大きいのは神か、それとも宇宙か

神がなさった良いこと。今ひとつは、人に知恵を与えてくださっていること。

いや、変な誤解をされたり、妙な期待をされたら困るので、念のために言っておくが、神が私に知恵を授けたからといって、私が天才になったとか、頭が良くなったとか、そういうことではない。実に残念なことではあるが。まぁ、考えてもみれば、もし本気で賢くなりたいと願うなら、これは神にすがるだけでは十分ではないだろうし、それなりに努力もしないといけないのだろうと思う。確かに神は良いお方であり、求める人々には惜しむことなく与えてくださることに疑いはないのだが、だからと言って人を甘やかすようなこともされないだろう。

さて賢くなったわけではないから、私にはまだまだ分からないことが多い。例えばの話をしよう。じめじめとしたちょうど今くらいの時期は空気が霞がかっているためか、仮に雲一つなく夜空が晴れ渡っていたとしても、星を見たとしてそれはわずかであろう。ましてや、私の住むところは高い山の上でもなければ、街の灯りから遠く離れた自然の中でもないから、なおさらである。ところでまだ空気が乾いて澄んでいた時期、横浜よりは標高もあり、街の灯りも微かな栃木の小さな街に出張で滞在していた頃、晴れた夜空を見上げたら、横浜で見えるよりも多くの星を見ることができた。さて、そこで私の頭にはこのようなことが思い浮かんだ。我々の住む地球の属する銀河系には一千億以上の恒星があり、観測可能な宇宙にはそれと同じくらいの銀河があるという。もはや私の頭では理解できない規模であり、想像すら及ばない。ただ宇宙の大きさに圧倒されるのである。

そこまで考えて、それらを創造された神の偉大さを素直に認めればよいのだろうが、中途半端に頭を働かせてしまうので、このような疑問が出てくる。「果たして、この宇宙と、神と、どちらが大きいのだろうか?」

だがそんなことは、いくら考えたところで分かるわけがない。

しかし神は人に知恵を与えてくださったはずである。その知恵で答えを探ることができるのではないだろうか、などと思いを巡らしたところで、ふと気づかされるのである。目に見えない神と目に見える星々を比較することに意味はあるのだろうか、無限の神と有限の宇宙を同列に考えることに意味はあるのだろうか、と。

聖書にはこのように書いてある。「主を恐れることは、知恵の初め。これを行なう人はみな、良い明察を得る。主の誉れは永遠に堅く立つ。」(詩篇111篇10節)自分には神を理解することができない、神は自分の想像を超えた存在である、そのことに気付いて、神に恐れを抱くとき、それがその人にとっての知恵の始まりとなるのだ。選ばれた一部の人たちだけが知恵を得るというのではない。誰もが知恵を得ることができるのだ。ただ勘違いしてはならないのは、それは人に利益をもたらすためだけの知恵ではないということであろう。人が知恵を得ることで「主の誉れは永遠に堅く立つ」ことになるのだ。
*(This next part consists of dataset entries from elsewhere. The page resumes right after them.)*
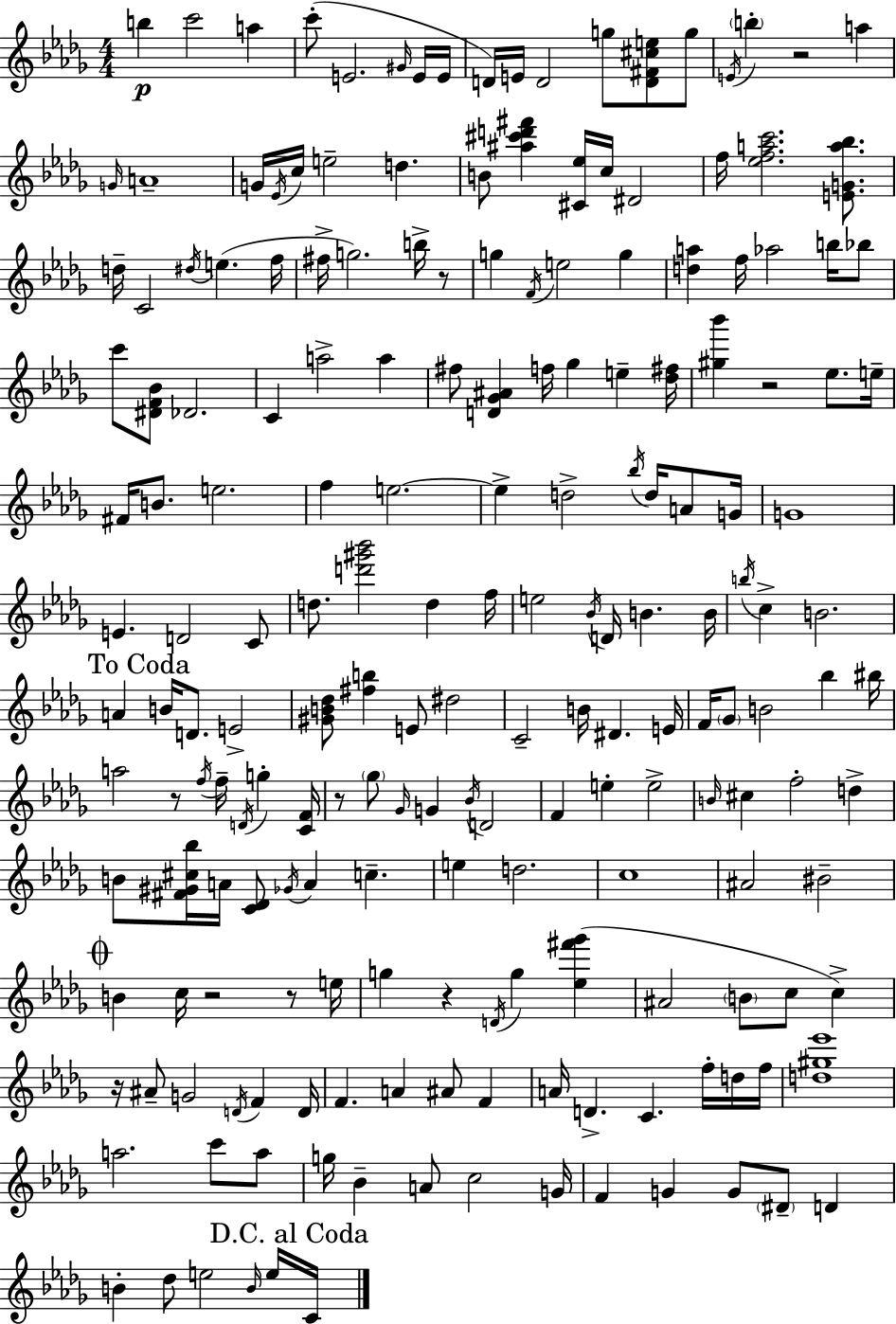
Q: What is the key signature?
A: BES minor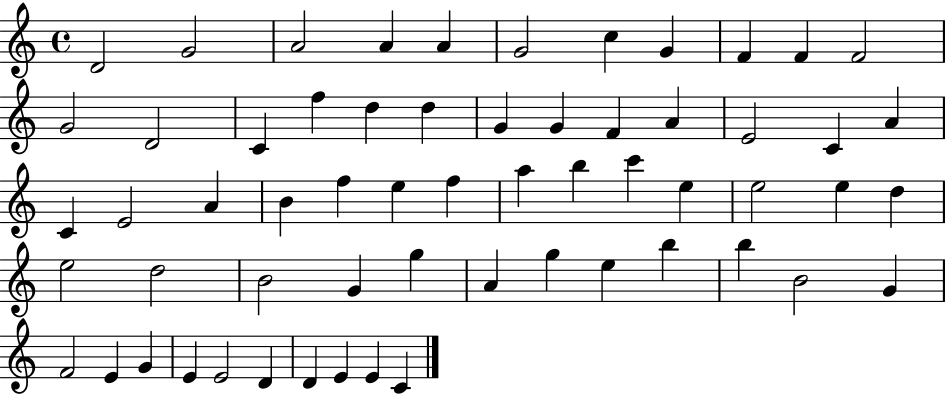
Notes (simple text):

D4/h G4/h A4/h A4/q A4/q G4/h C5/q G4/q F4/q F4/q F4/h G4/h D4/h C4/q F5/q D5/q D5/q G4/q G4/q F4/q A4/q E4/h C4/q A4/q C4/q E4/h A4/q B4/q F5/q E5/q F5/q A5/q B5/q C6/q E5/q E5/h E5/q D5/q E5/h D5/h B4/h G4/q G5/q A4/q G5/q E5/q B5/q B5/q B4/h G4/q F4/h E4/q G4/q E4/q E4/h D4/q D4/q E4/q E4/q C4/q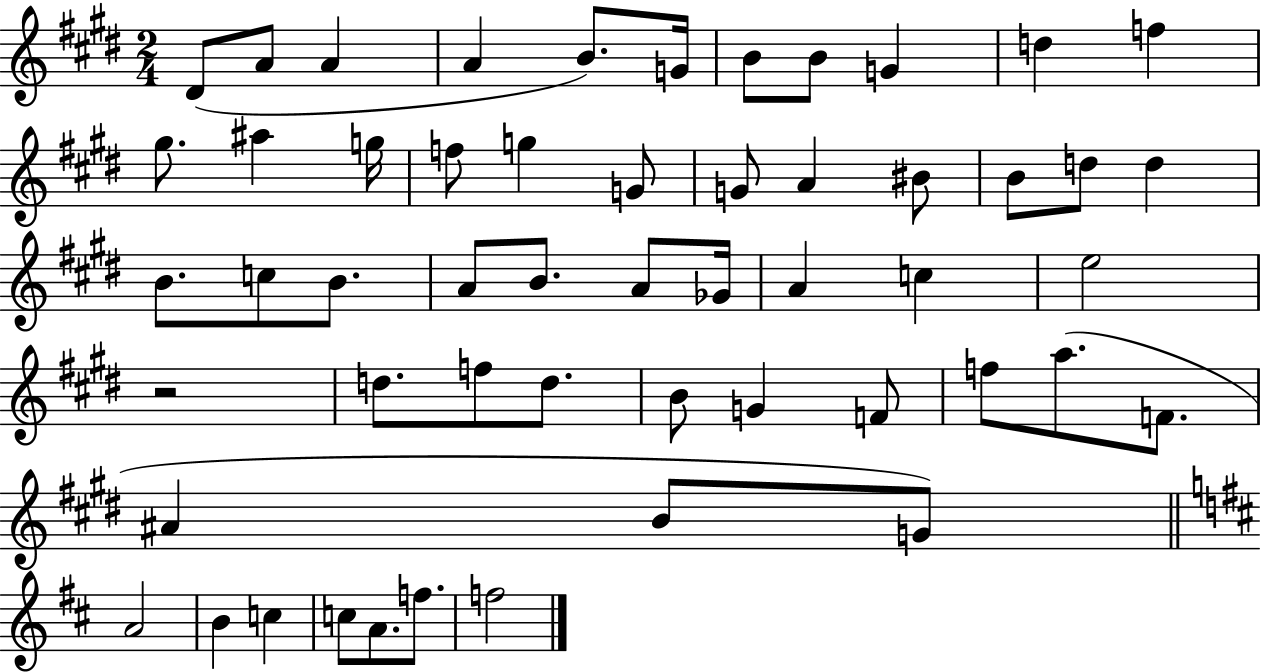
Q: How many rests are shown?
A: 1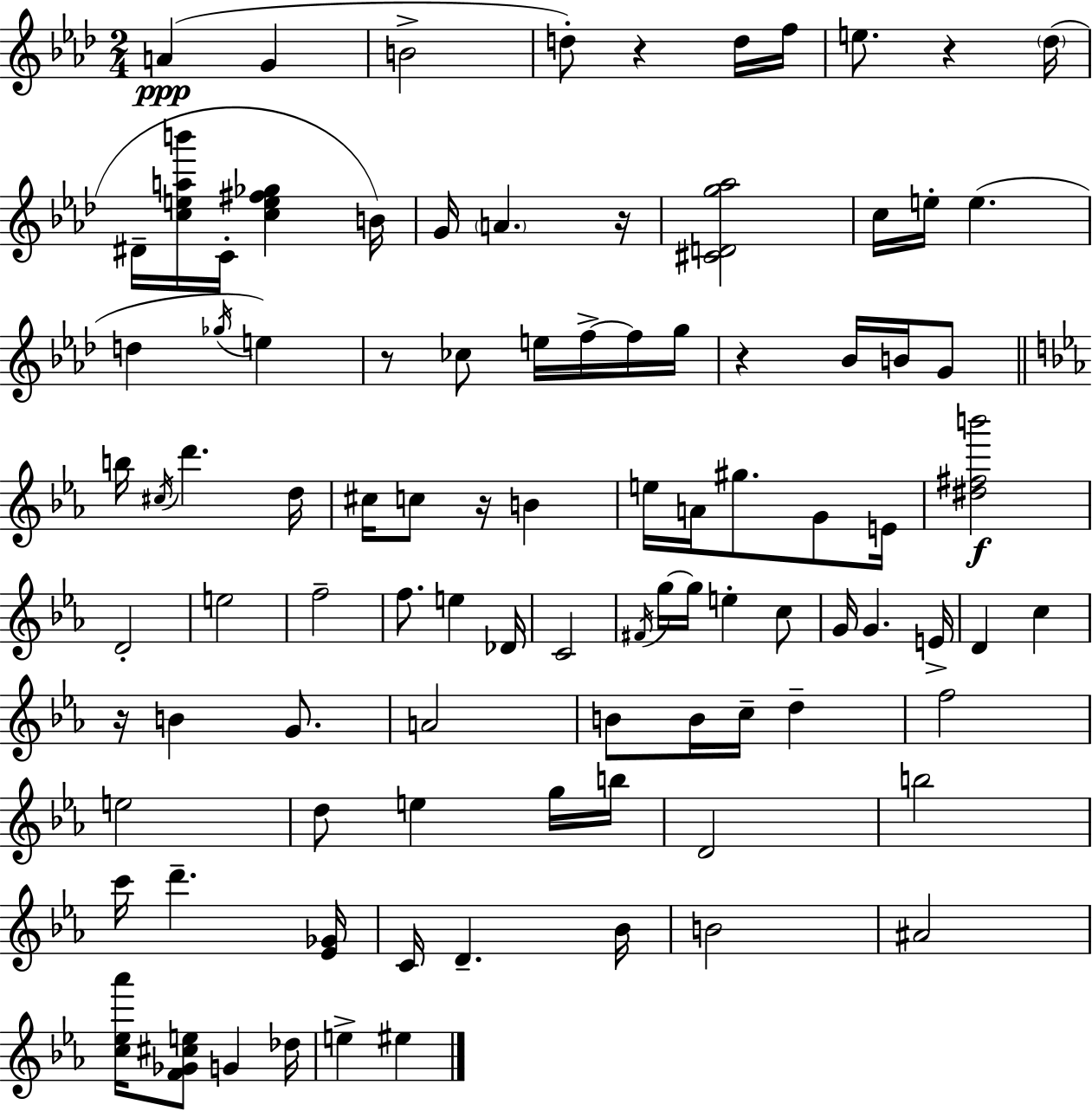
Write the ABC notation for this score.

X:1
T:Untitled
M:2/4
L:1/4
K:Ab
A G B2 d/2 z d/4 f/4 e/2 z _d/4 ^D/4 [ceab']/4 C/4 [ce^f_g] B/4 G/4 A z/4 [^CDg_a]2 c/4 e/4 e d _g/4 e z/2 _c/2 e/4 f/4 f/4 g/4 z _B/4 B/4 G/2 b/4 ^c/4 d' d/4 ^c/4 c/2 z/4 B e/4 A/4 ^g/2 G/2 E/4 [^d^fb']2 D2 e2 f2 f/2 e _D/4 C2 ^F/4 g/4 g/4 e c/2 G/4 G E/4 D c z/4 B G/2 A2 B/2 B/4 c/4 d f2 e2 d/2 e g/4 b/4 D2 b2 c'/4 d' [_E_G]/4 C/4 D _B/4 B2 ^A2 [c_e_a']/4 [F_G^ce]/2 G _d/4 e ^e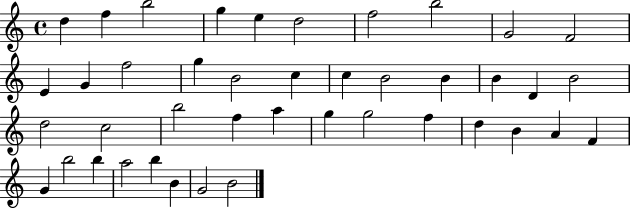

これこそが神が人に与えてくださる知恵なのであって、人が自らを誇り、あたかもこの世の多くを知ったかのように思い、神を忘れてしまうような知識ではないのだ。神が与えてくださる知恵は、このように我々に教えている。

「主のみわざは偉大で、みわざを喜ぶすべての人々に尋ね求められる。」(同2節)

「そのみわざは尊厳と威光。その義は永遠に堅く立つ。」(同3節)

「主は情け深く、あわれみ深く、主を恐れる者に食べ物を与え、その契約をとこしえに覚えておられる。」(同4~5節)

「御手のわざは真実、公正、そのすべての戒めは確かである。それらは世々限りなく保たれ、まことと正しさをもって行なわれる。」(同7~8節)

「主は、御民に贖いを送り、ご自分の契約をとこしえに定められた。」(同9節)

この世の知識は神に求めずとも、努力をすれば様々な方法で得ることができるだろう。しかし神の知恵は、神によって与えられるのだ。「あなたがたの中に知恵の欠けた人がいるなら、その人は、だれにでも惜しげなく、とがめることなくお与えになる神に願いなさい。そうすればきっと与えられます。」(ヤコブの手紙1章5節)

なお先ほどの答えだが、神の方が宇宙よりも大きい。宇宙には始まりも終わりもあるが、神にはそのいずれもなく、何によっても制限されることがないから。